On the other hand, named driver exclusions do bring the cost of insurance down for some automobile owners and thereby make insurance feasible when it would otherwise be prohibitively expensive. Such a situation might exist where a family has a teenage driver with a poor driving record. Hence, there are countervailing policy considerations favoring named driver exclusions. In this regard the scope of the exclusion should be noted. It is an exclusion only for residual liability — personal protection insurance and property protection insurance should be provided by the victim's own no-fault insurance. Moreover, § 3009(2) expressly makes the owner of the vehicle driven by the excluded driver personally liable, thus creating an effective constraint to the use of automobiles by noninsured, excluded drivers. In any event, even residual liability coverage has limits beyond which a victim must rely upon the personal assets of the individual responsible for the accident.

The primary rule of statutory construction is to *480 determine and effectuate the Legislature's intent. Shulevitz v Dept of Treasury, 78 Mich. App. 655; 261 NW2d 31 (1977). If a statute is ambiguous, it must be construed consistent with reason. Stover v Retirement Board of the City of St. Clair Shores Firemen and Police Pension System, 78 Mich. App. 409; 260 NW2d 112 (1977). Defendant's position is especially difficult to accept in the face of the rule of construction that repeals by implication are not favored. Ottenwess v Hawkeye Security Ins Co, 84 Mich. App. 292, 298; 269 NW2d 570 (1978).

We find that the Legislature balanced the competing policy considerations of coverage versus lower costs by retaining within the broad coverage of no-fault the named driver exclusion provisions. Given the legislative history surrounding the statute, an express repeal or modification of § 3009(2) would otherwise be expected. Seldom is the legislative process without compromise. Defendant's strongest argument is based on policy considerations opposed to which are other, equally weighty policy considerations. Such determinations are best left to the Legislature, and the courts will not question the wisdom of the Legislature's determination. City of Lansing v Twp of Lansing, 356 Mich. 641, 648; 97 NW2d 804 (1959), Melia v Employment Security Comm, 346 Mich. 544, 561; 78 NW2d 273 (1956). The no-fault act is experimental and innovative, and in creating this scheme of insurance the Legislature was faced with difficult policy issues. The question of named driver exclusions was one such issue.

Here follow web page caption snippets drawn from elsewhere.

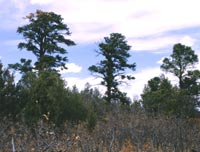 Color photograph of three Ponderosa Pines on ridge silhouetted against sky.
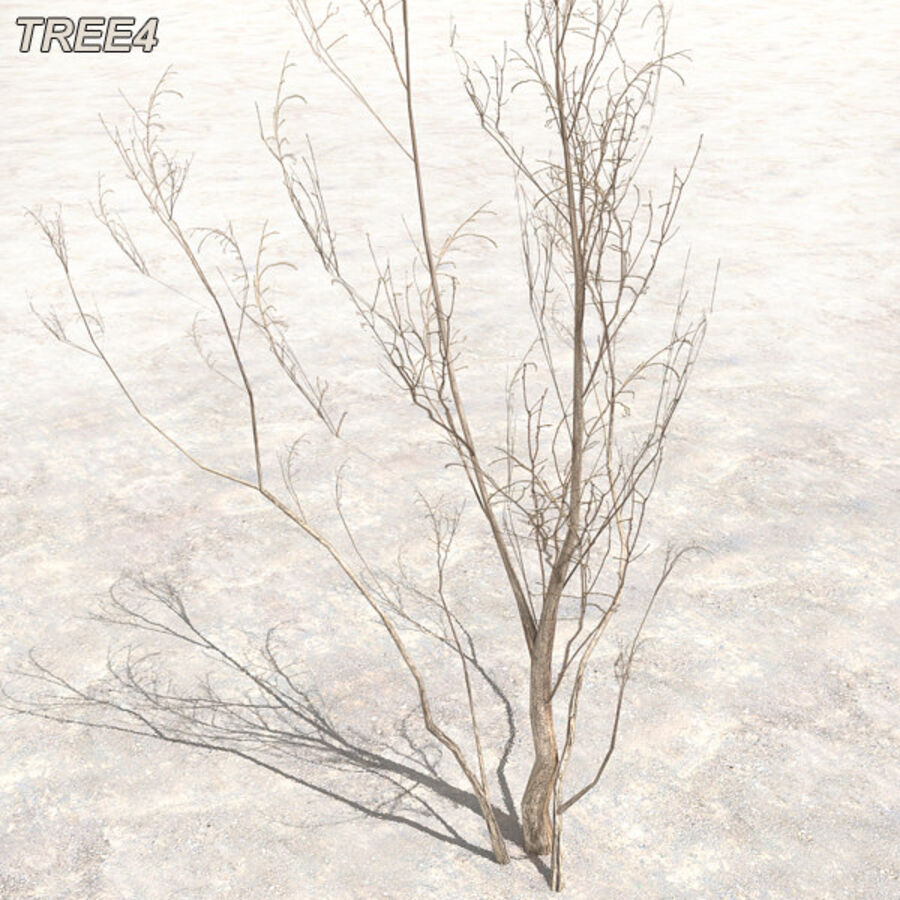 Tree Plant Pack royalty-free 3d model - Preview no. 49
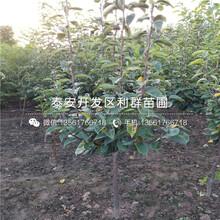 红茄梨树苗价格、山东红茄梨树苗图片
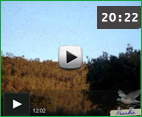 video_port_sali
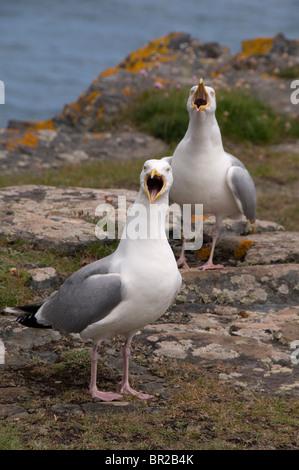 Herring Gulls Larus argentatus calling on a Cornish clifftop Cornwall England UK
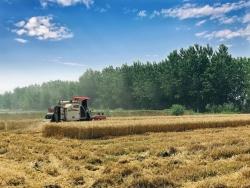 溱东镇鲍变身庄村:粮食种植专业合作社激发新�活力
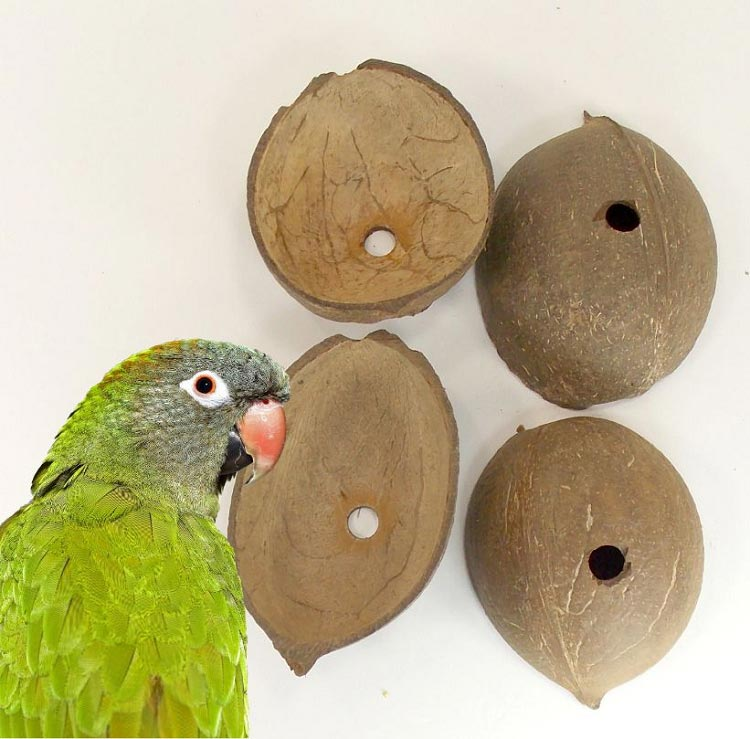 Coconut Smooth Shell Halves W Hole For Bird Toy Making 4 pc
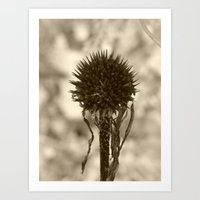 Dead Cone Flower 3 Art Print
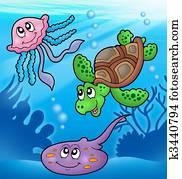Various marine animals in sea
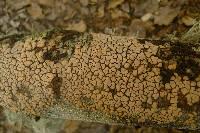 Image of Aleurodiscus berggrenii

In passing we note that several cases have involved, in one way or another, consideration of § 3009(2) since the passage of no-fault. While apparently none of these cases has directly considered the issue in the instant case, all of the cases *481 have proceeded on the unquestioned assumption that § 3009(2) remains in force. See Detroit Automobile Inter-Insurance Exchange v Van Slyke, 82 Mich. App. 237; 266 NW2d 771 (1978), Allstate Ins Co v DeFrain, 81 Mich. App. 503; 265 NW2d 392 (1978), Gurwin v Alcodray, 77 Mich. App. 97; 257 NW2d 665 (1977), State Farm Fire & Casualty Co v Peckham, 74 Mich. App. 551; 254 NW2d 575 (1977), Allstate Ins Co v Detroit Automobile Inter-Insurance Exchange, 73 Mich. App. 112; 251 NW2d 266 (1976), Citizens Mutual Ins Co v Central National Ins Co of Omaha, 65 Mich. App. 349; 237 NW2d 322 (1975).

Affirmed. Our decision makes it unnecessary to consider plaintiffs' counterclaim. No costs, a public question being involved.

NOTES

[1] This coverage was mandated by MCL 500.3010; MSA 24.13010, which has since been repealed by the assigned claims provisions of no-fault, MCL 500.3171; MSA 24.13171, 1972 PA 345. Thus, defendant concludes that § 3009(2) was impliedly repealed by the passage of the no-fault act.

[2] The basic no-fault provisions were approved as of October 31, 1972. 1972 PA 294.